Quoted passage →
*** Block opens ***
The forum, moderated by Assistant Professor Charles J. Ogletree Jr. and attended by Dean Robert C. Clark, was intended to give the assembled crowd a chance to voice its opinions, and to solicit concrete proposals for fostering an improved community atmosphere.
The forum was held in the wake of an ongoing controversy about minority and women faculty hiring, as well as a controversial Law Review spoof that lampooned slain feminist law scholar Mary Joe Frug.
"I see myself here basically to listen," Clark said. "I see there's a lot of tension here, witting and unwitting."
Clark apologized for having talked to the Wall Street Journal for an article that appeared in that paper recently, but did not retract his comments, which suggested that the tension at the Law School was due, in part, to the insecurities of minorities.
"It seems to me that [affirmative action hiring] leads to an increased level of activism than would other wise occur," Clark said. "But it was wrong of me to say it because in the kind of journal it appeared in it was bound to have a bad effect."
Clark added that he did not mean to be "dismissive to these students" and said the Law School was "better off for all the diversity we have tried so hard to achieve."
Almost all who spoke--both on the panel and in the audience--agreed that the Law School was not a pleasant place to be during this time of turmoil. "I don't like coming to work," said Professor of Law Todd D. Rakoff. "It seems to me out of control. A lot of people are fighting as if they want a divorce."
*** Block closes ***
Input data →
*** Block opens ***
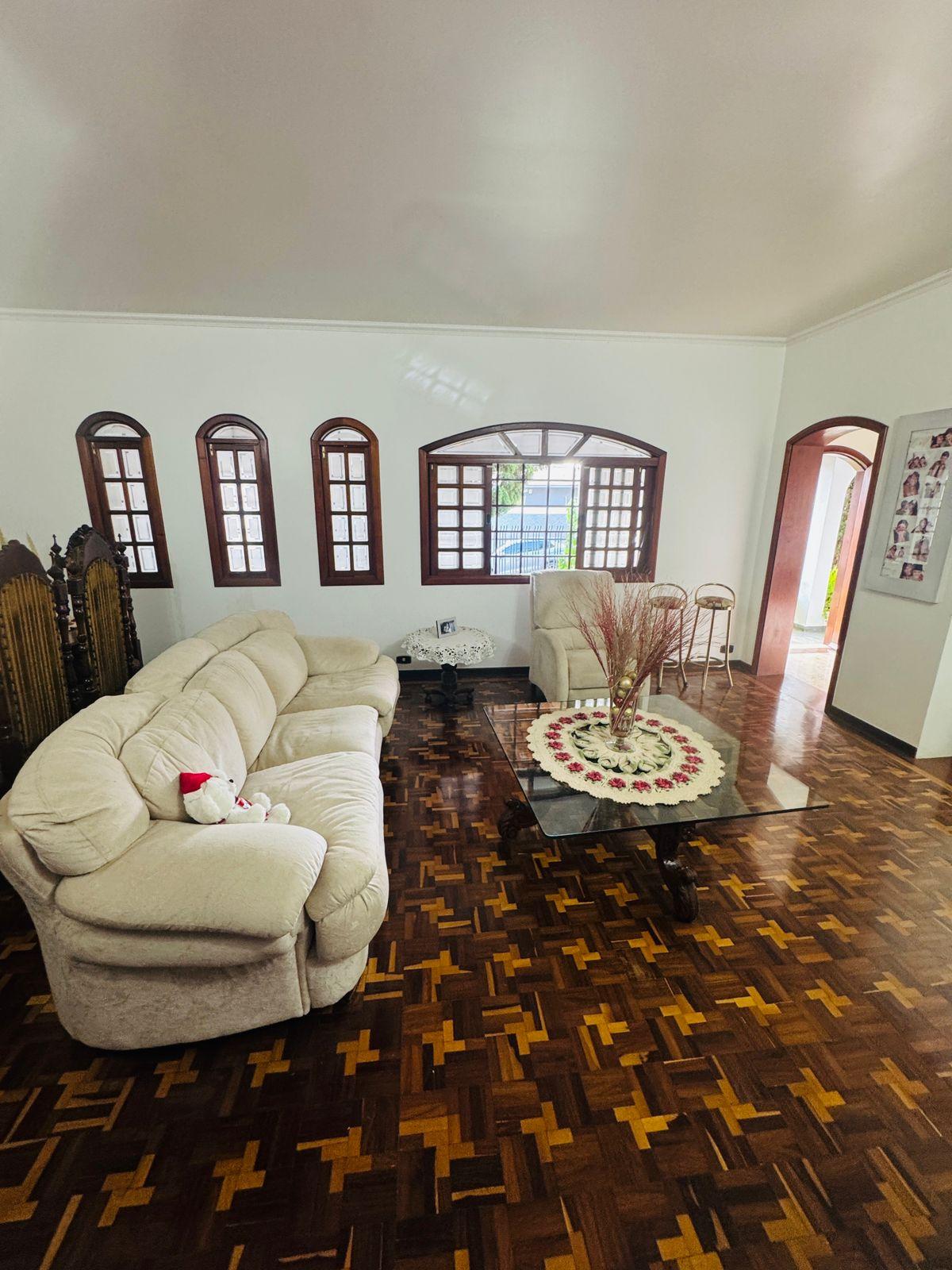 Casa Térrea Alto Padrão em São Roque!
*** Block closes ***
Task set →
• a. Return the passage of the Law School forum article above, starting at "The forum was" and ending at "Mary Joe Frug.".
• b. For each statement, say whether the Law School forum article above agrees with it, answering yes or no and quoting the deciding words: (i) Dean Robert C. Clark moderated the forum. (ii) Clark retracted the comments he made to the Wall Street Journal. (iii) Todd D. Rakoff said he does not like coming to work.

Solutions in order →
• a.
The forum was held in the wake of an ongoing controversy about minority and women faculty hiring, as well as a controversial Law Review spoof that lampooned slain feminist law scholar Mary Joe Frug.

• b.
(i) No: "moderated by Assistant Professor Charles J. Ogletree Jr. and attended by Dean Robert C. Clark"
(ii) No: "but did not retract his comments"
(iii) Yes: "I don't like coming to work," said Professor of Law Todd D. Rakoff.